*Extracted entries*.
● ● ●
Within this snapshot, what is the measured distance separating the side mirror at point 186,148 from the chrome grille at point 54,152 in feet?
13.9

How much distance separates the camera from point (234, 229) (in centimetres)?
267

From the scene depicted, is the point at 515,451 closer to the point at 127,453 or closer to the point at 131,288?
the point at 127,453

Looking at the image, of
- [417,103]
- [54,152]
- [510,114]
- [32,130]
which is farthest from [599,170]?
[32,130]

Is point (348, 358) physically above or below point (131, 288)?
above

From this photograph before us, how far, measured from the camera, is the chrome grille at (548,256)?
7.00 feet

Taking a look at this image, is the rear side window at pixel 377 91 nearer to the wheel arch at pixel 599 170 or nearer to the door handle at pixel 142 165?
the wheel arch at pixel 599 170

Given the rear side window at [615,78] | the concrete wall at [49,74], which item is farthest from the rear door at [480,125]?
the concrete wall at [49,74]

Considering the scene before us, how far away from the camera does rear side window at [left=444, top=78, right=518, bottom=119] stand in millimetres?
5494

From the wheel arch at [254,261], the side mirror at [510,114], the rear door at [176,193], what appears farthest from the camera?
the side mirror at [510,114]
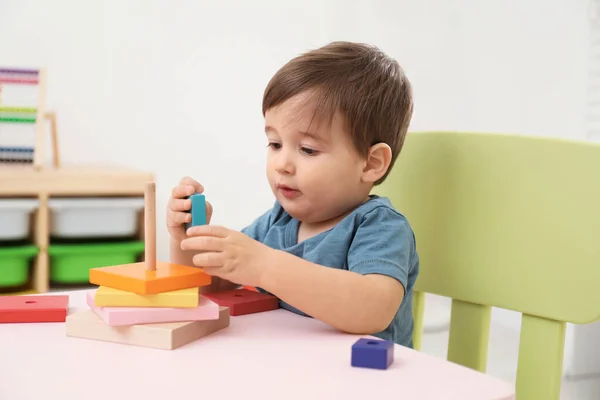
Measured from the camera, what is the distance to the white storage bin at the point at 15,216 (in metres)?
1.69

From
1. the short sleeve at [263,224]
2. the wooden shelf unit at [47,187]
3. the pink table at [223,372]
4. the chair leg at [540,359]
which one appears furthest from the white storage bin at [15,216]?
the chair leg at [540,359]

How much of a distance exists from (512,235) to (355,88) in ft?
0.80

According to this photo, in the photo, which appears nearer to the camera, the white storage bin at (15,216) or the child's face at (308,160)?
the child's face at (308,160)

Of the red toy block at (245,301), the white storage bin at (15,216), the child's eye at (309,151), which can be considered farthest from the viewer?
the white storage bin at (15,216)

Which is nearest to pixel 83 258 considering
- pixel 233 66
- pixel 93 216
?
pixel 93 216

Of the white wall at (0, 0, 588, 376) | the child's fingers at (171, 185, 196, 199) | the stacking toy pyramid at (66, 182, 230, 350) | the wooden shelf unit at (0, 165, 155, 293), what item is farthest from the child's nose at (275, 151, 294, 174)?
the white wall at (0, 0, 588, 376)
● ● ●
*Objective*.
Rewrite the lines from the one containing "Which is nearest to pixel 83 258 considering" through the end of the records, changing "stacking toy pyramid" to "stacking toy tower" and leaving everything else as it is.

*Result*.
Which is nearest to pixel 83 258 considering
- pixel 233 66
- pixel 93 216
?
pixel 93 216

Of the white wall at (0, 0, 588, 376) | the child's fingers at (171, 185, 196, 199) | the stacking toy tower at (66, 182, 230, 350) | the wooden shelf unit at (0, 165, 155, 293), what item is farthest from the child's nose at (275, 151, 294, 174)?
the white wall at (0, 0, 588, 376)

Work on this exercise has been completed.